→ Document source:
Tremble, un moyen métrage réalisé par Rodolphe Olcèse en 2012, retrace le fragment d'une vie, celle d'un homme que l'on suit, qui nous tourne le dos et se perd dans l'ivresse de sa solitude.
Le réalisateur se saisit du Psaume 51 comme point de départ au scénario. Melville, le personnage principal, se plait à lire des passages de textes mystiques, dans lesquels il semble se chercher lui-même. La question du péché et de la culpabilité qui transcende le film abat encore plus cet homme dont le comportement témoigne d'une fragilité mélancolique.
Comme souvent dans les films de Rodolphe Olcèse, venu au cinéma par l'écriture, le rapport à la littérature est en fond présent. L'auteur parsème dans Tremble un certain nombre de citations, plus ou moins évidentes, parfois cachées dans les dialogues, lues en off, ou gravées dans l'urbain sous la forme de graffitis.

→ Consigne a: Disposez en tableau Markdown les lignes des entrées, de celle qui contient « Amongst the options » jusqu'à la fin des entrées, sans les lignes vides. Utilisez les colonnes « N° » et « Ligne ».
Le texte et les entrées sont indépendants l'un de l'autre.

→ Données fournies:
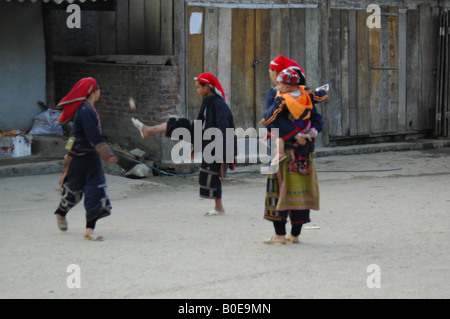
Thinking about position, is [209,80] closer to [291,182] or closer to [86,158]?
[86,158]

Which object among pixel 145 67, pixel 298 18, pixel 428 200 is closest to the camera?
pixel 428 200

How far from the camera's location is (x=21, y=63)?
12227mm

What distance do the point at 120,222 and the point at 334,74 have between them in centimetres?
680

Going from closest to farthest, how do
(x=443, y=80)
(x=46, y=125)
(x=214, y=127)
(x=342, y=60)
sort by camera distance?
(x=214, y=127), (x=46, y=125), (x=342, y=60), (x=443, y=80)

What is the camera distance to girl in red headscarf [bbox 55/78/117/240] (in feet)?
23.1

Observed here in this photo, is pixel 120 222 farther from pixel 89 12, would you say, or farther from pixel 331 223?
pixel 89 12

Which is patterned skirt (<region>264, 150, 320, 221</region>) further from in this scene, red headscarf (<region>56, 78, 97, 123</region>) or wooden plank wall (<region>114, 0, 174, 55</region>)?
wooden plank wall (<region>114, 0, 174, 55</region>)

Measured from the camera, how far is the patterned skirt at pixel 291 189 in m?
6.83

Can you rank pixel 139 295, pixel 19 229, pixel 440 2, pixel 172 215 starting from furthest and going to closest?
pixel 440 2 < pixel 172 215 < pixel 19 229 < pixel 139 295

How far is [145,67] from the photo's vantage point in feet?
38.8

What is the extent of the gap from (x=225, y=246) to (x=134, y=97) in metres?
5.67

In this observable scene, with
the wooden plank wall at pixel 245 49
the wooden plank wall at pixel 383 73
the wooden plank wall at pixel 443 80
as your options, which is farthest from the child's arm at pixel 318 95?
the wooden plank wall at pixel 443 80

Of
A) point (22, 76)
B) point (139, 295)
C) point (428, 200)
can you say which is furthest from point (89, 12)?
point (139, 295)

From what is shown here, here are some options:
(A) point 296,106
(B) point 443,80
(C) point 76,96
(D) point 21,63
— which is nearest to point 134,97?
(D) point 21,63
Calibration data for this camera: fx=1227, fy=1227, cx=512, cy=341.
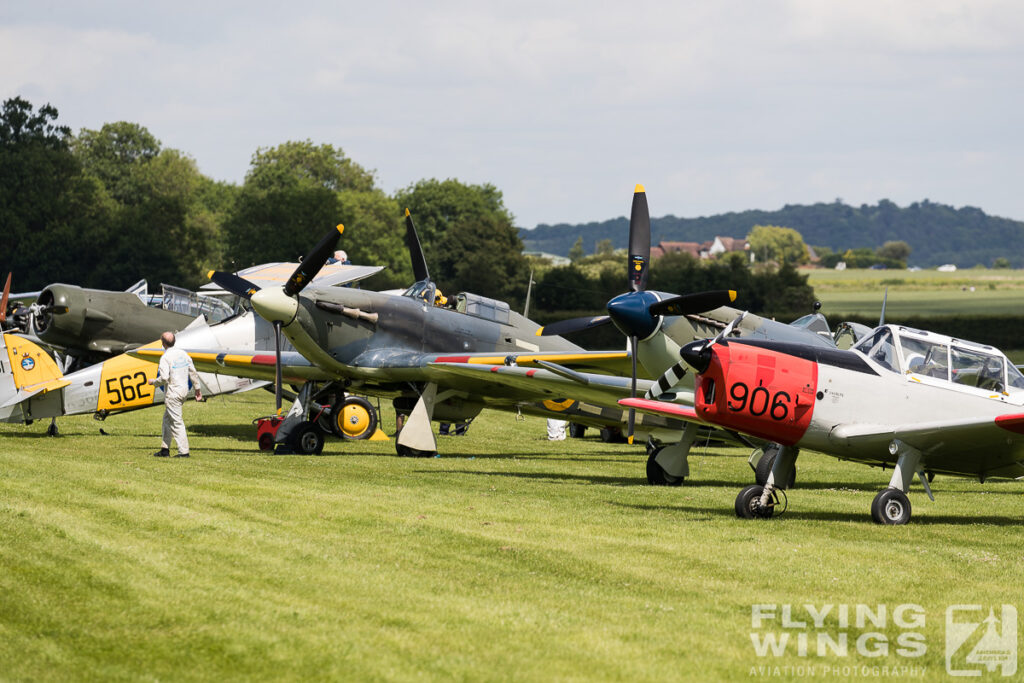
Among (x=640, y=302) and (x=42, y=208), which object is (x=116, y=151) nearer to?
(x=42, y=208)

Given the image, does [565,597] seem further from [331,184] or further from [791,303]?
[331,184]

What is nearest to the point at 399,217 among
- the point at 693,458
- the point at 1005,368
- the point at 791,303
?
the point at 791,303

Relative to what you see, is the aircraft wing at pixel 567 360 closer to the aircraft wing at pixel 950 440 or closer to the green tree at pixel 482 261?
the aircraft wing at pixel 950 440

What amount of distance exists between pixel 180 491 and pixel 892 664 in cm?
812

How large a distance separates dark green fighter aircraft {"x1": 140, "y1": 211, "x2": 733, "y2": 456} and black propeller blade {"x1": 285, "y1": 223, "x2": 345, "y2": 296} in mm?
15

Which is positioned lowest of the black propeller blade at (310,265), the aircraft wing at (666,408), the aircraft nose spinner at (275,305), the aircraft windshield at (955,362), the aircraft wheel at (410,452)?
the aircraft wheel at (410,452)

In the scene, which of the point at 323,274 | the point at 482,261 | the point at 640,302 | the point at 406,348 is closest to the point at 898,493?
the point at 640,302

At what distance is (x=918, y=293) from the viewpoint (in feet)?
412

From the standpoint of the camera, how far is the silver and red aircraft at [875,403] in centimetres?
1185

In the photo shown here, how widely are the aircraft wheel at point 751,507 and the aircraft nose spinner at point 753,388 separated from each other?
2.31 feet

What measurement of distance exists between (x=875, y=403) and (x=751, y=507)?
162 cm

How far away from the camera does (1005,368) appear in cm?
1311

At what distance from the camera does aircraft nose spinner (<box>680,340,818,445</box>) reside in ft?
38.7

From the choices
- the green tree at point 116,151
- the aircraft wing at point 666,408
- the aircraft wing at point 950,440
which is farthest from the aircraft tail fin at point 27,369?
the green tree at point 116,151
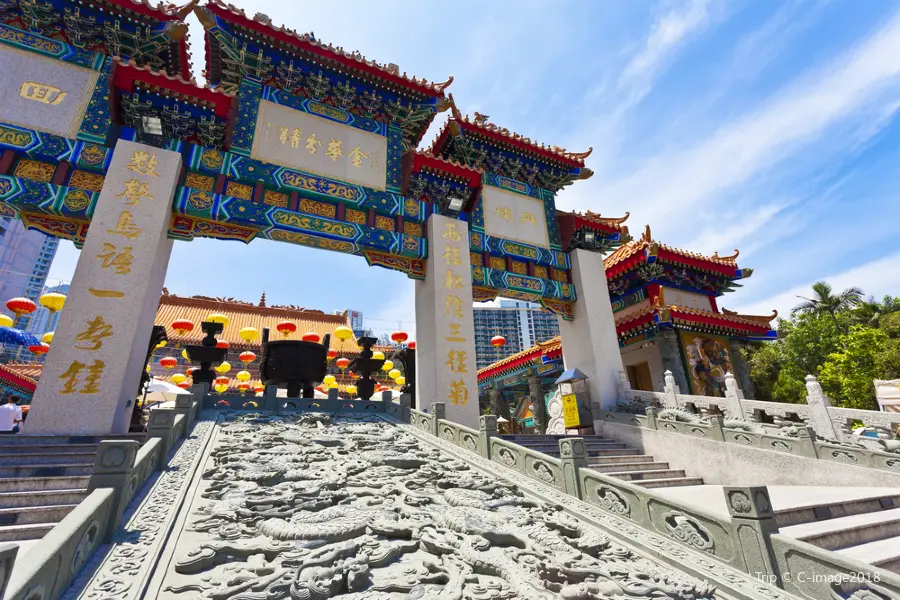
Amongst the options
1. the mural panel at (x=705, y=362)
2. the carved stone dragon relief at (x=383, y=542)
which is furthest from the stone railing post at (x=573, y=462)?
the mural panel at (x=705, y=362)

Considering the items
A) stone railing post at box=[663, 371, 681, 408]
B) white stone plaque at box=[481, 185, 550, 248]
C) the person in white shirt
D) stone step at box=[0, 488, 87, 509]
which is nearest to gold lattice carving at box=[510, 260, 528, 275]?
white stone plaque at box=[481, 185, 550, 248]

→ Consigne b: Recopiez le passage du texte sur Tremble, de « Le réalisateur se » à « d'une fragilité mélancolique. », en remplaçant « scénario » par « récit ».

→ Réponse finale a:
| N° | Ligne |
|---|---|
| 1 | Amongst the options |
| 2 | 1. the mural panel at (x=705, y=362) |
| 3 | 2. the carved stone dragon relief at (x=383, y=542) |
| 4 | which is furthest from the stone railing post at (x=573, y=462)? |
| 5 | the mural panel at (x=705, y=362) |
| 6 | Considering the items |
| 7 | A) stone railing post at box=[663, 371, 681, 408] |
| 8 | B) white stone plaque at box=[481, 185, 550, 248] |
| 9 | C) the person in white shirt |
| 10 | D) stone step at box=[0, 488, 87, 509] |
| 11 | which is nearest to gold lattice carving at box=[510, 260, 528, 275]? |
| 12 | white stone plaque at box=[481, 185, 550, 248] |

→ Réponse finale b:
Le réalisateur se saisit du Psaume 51 comme point de départ au récit. Melville, le personnage principal, se plait à lire des passages de textes mystiques, dans lesquels il semble se chercher lui-même. La question du péché et de la culpabilité qui transcende le film abat encore plus cet homme dont le comportement témoigne d'une fragilité mélancolique.